§ Dataset content:
=====

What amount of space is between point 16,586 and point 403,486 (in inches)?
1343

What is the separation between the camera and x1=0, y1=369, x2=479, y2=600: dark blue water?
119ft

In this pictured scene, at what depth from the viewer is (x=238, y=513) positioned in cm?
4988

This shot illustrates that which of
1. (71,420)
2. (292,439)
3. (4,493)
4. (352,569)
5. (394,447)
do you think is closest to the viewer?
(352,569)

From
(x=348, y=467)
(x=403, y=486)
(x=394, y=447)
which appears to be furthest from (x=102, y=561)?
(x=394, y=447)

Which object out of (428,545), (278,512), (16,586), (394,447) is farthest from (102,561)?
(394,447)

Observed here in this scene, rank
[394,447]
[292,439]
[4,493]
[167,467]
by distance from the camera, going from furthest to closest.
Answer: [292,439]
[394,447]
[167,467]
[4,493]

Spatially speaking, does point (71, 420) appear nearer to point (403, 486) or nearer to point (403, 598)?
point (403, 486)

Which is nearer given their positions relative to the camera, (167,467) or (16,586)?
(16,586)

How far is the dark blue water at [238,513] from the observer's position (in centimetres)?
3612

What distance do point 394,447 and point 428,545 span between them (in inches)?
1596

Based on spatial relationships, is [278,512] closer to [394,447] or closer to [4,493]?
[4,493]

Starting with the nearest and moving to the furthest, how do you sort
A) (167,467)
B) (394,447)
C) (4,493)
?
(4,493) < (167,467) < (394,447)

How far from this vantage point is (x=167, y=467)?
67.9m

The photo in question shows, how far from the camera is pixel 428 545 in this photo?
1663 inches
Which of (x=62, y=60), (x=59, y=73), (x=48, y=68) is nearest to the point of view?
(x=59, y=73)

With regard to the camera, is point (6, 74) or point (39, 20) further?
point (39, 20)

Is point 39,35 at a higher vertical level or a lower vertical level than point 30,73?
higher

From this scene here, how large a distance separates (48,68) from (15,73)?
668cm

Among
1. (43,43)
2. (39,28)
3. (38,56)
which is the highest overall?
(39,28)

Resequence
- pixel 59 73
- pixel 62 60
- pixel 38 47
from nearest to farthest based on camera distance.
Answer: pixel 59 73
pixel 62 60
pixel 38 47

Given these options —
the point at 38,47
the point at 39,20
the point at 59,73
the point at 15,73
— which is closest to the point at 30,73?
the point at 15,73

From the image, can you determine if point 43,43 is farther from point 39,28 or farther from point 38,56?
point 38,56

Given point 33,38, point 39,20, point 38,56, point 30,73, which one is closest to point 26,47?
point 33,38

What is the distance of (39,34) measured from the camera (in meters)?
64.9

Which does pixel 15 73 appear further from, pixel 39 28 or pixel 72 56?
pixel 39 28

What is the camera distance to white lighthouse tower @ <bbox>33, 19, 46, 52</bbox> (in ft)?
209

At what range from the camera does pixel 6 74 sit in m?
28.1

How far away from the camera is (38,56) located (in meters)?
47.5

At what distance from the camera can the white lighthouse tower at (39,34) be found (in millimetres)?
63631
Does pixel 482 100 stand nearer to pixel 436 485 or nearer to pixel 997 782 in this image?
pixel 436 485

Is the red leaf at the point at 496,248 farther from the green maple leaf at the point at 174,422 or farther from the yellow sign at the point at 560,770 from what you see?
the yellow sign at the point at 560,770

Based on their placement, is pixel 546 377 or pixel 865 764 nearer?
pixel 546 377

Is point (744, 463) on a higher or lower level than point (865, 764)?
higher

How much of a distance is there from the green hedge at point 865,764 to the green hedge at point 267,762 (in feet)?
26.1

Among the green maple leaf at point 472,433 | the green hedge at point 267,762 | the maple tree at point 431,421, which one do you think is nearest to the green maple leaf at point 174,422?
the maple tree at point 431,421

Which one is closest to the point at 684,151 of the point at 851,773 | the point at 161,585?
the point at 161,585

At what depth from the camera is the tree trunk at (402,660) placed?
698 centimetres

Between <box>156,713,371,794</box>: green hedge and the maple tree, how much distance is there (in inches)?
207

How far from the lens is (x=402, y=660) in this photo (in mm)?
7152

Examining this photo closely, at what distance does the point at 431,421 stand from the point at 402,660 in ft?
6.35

=====

§ Work to do: Reproduce all of the records above, substituting "navy blue water" for every occurrence of "dark blue water" and leaving everything else unchanged.

§ Answer to this problem:
What amount of space is between point 16,586 and point 403,486 (in inches)?
1343

What is the separation between the camera and x1=0, y1=369, x2=479, y2=600: navy blue water?
119ft

In this pictured scene, at what depth from the viewer is (x=238, y=513) positioned in cm?
4988

This shot illustrates that which of
1. (71,420)
2. (292,439)
3. (4,493)
4. (352,569)
5. (394,447)
do you think is closest to the viewer?
(352,569)

From
(x=348, y=467)
(x=403, y=486)
(x=394, y=447)
which appears to be furthest from (x=102, y=561)?
(x=394, y=447)

Which object out of (428,545), (278,512), (16,586), (394,447) is farthest from (102,561)?
(394,447)

Observed here in this scene, rank
[394,447]
[292,439]
[4,493]
[167,467]
by distance from the camera, going from furthest to closest.
Answer: [292,439]
[394,447]
[167,467]
[4,493]

Spatially speaking, does point (71, 420) appear nearer to point (403, 486) or nearer to point (403, 598)?
point (403, 486)

Which is nearer given their positions relative to the camera, (167,467) or (16,586)?
(16,586)

How far is the navy blue water at [238,513] from the observer's position (in centimetres)?
3612

What distance do point 394,447 and point 428,545 span between them (in inches)?
1596

Based on spatial relationships, is [278,512] closer to [394,447] or closer to [4,493]?
[4,493]

Starting with the nearest and moving to the furthest, how do you sort
A) (167,467)
B) (394,447)
C) (4,493)
?
(4,493) < (167,467) < (394,447)

How far from this vantage point is (x=167, y=467)?
67.9m

The photo in question shows, how far from the camera is pixel 428 545 in this photo?
1663 inches
Which of (x=62, y=60), (x=59, y=73), (x=48, y=68) is nearest to the point of view?
(x=59, y=73)

With regard to the camera, is point (6, 74) or point (39, 20) further?
point (39, 20)

Is point 39,35 at a higher vertical level or a lower vertical level than point 30,73?
higher

From this scene here, how large a distance separates (48,68) from (15,73)?
668cm

Among
1. (43,43)
2. (39,28)
3. (38,56)
which is the highest overall?
(39,28)

Resequence
- pixel 59 73
- pixel 62 60
- pixel 38 47
from nearest to farthest based on camera distance.
Answer: pixel 59 73
pixel 62 60
pixel 38 47

Given these options —
the point at 38,47
the point at 39,20
the point at 59,73
the point at 15,73
— which is closest to the point at 30,73?
the point at 15,73

From the image, can you determine if point 43,43 is farther from point 39,28 or farther from point 38,56?
point 38,56

Given point 33,38, point 39,20, point 38,56, point 30,73, which one is closest to point 26,47?
point 33,38

What is the distance of (39,34) measured from the camera (in meters)?
64.9

Which does pixel 15 73 appear further from, pixel 39 28 or pixel 72 56?
pixel 39 28

What is the camera distance to white lighthouse tower @ <bbox>33, 19, 46, 52</bbox> (in ft)?
209

At what range from the camera does pixel 6 74 sit in m?
28.1

How far away from the camera is (38,56) located (in meters)?
47.5

At what distance from the camera can the white lighthouse tower at (39,34) be found (in millimetres)?
63631
Does pixel 482 100 stand nearer to pixel 436 485 or nearer to pixel 997 782 in this image?
pixel 436 485

Is the red leaf at the point at 496,248 farther from the green maple leaf at the point at 174,422 or farther from the yellow sign at the point at 560,770 from what you see?
the yellow sign at the point at 560,770

Based on their placement, is pixel 546 377 or pixel 865 764 nearer?
pixel 546 377

Is point (744, 463) on a higher or lower level than point (865, 764)?
higher

How much of a distance is there from the green hedge at point 865,764 to the green hedge at point 267,762 (in feet)?
26.1

Among the green maple leaf at point 472,433 | the green hedge at point 267,762 | the maple tree at point 431,421, which one do you think is nearest to the green maple leaf at point 174,422?
the maple tree at point 431,421

Which one is closest to the point at 684,151 of the point at 851,773 | the point at 161,585?
the point at 161,585

At what depth from the camera is the tree trunk at (402,660) placed?
698 centimetres

Between <box>156,713,371,794</box>: green hedge and the maple tree, how much distance is there (in inches)?
207

How far from the lens is (x=402, y=660) in this photo (in mm)?
7152

Examining this photo closely, at what distance does the point at 431,421 stand from the point at 402,660 in ft?
6.35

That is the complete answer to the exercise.